I've made very little money with my photography, I consider it as a hobby that occasionally pays for itself, and my day job allows me to buy pretty nice gear up to and including a new 1Ds. I say it's not on the radar because It doesn't register as a value compared to a 5D or 1D4 depending on what one likes to shoot.

Ken


----------



## macfly (May 29, 2011)

Stone, Canon needs to supply 'us' because if they didn't then we'd be using Nikon, Sony or maybe Leica. Canon wants the cache of being the pro choice even though we may not be the largest market segment. By our patronage we prove Canon is THE brand, the one that everyone else should desire.

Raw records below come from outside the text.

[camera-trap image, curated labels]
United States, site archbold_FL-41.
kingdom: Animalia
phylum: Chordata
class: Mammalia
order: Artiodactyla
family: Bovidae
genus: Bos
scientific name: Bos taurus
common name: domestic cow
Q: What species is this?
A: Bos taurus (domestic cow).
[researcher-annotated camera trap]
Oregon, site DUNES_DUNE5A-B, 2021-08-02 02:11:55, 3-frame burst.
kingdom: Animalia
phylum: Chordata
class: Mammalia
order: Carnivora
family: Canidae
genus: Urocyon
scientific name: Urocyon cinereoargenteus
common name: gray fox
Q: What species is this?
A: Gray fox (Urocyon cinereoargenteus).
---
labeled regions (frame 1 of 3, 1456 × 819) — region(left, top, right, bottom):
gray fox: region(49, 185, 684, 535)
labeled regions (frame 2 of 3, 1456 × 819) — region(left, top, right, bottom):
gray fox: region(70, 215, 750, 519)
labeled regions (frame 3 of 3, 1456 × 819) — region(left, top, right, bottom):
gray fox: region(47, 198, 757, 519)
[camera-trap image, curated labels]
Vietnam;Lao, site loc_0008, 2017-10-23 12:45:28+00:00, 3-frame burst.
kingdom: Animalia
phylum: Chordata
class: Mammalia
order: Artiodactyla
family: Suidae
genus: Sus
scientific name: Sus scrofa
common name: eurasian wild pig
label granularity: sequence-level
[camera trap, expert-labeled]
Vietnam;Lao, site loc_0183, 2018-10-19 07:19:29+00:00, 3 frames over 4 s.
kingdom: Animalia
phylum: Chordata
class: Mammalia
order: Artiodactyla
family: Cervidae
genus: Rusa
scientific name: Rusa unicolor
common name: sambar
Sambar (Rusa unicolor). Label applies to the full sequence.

I can't tell you how many of my shoots these days have B-roll crews, filming me working for such and such magazine/product/advertiser website, so a lot of people get to see what is in my hands. Beyond that I seriously get asked 'What camera should I/my wife/son/daughter/granny get?' ten times a week, and I always say Canon. I think I alone have sold a thousand of thier cameras, and the same is likely true for every other pro. We are more than the icing on the cake, we are Canons proof of excellence. 

If Nikon bring out the D4 and it betters what Canon have on the market I'll switch in a heartbeat because I'll have to. I can't make excuses for my gear, I have to have the best equipment, and if I don't my clients will not remain clients for long. The onus is on Canon to stay ahead, and by leaving us out in the cold for much longer they risk loosing their pinnacle spot in the very important Pro FF SLR market.

How would you feel when you go to a game, an event or whatever, and all the pros are shooting Nikon because it is better? You'll start feeling your on the loosing team. Trust me. I know, that is what happened to me when the EOS came out back in 1991. I was all Nikon until the F4 dropped the ball, and Canon grabbed it and made a home run. It took about one year for every camera at the sports events, concerts, fashion shows, you name it, to go from Nikon to Canon. 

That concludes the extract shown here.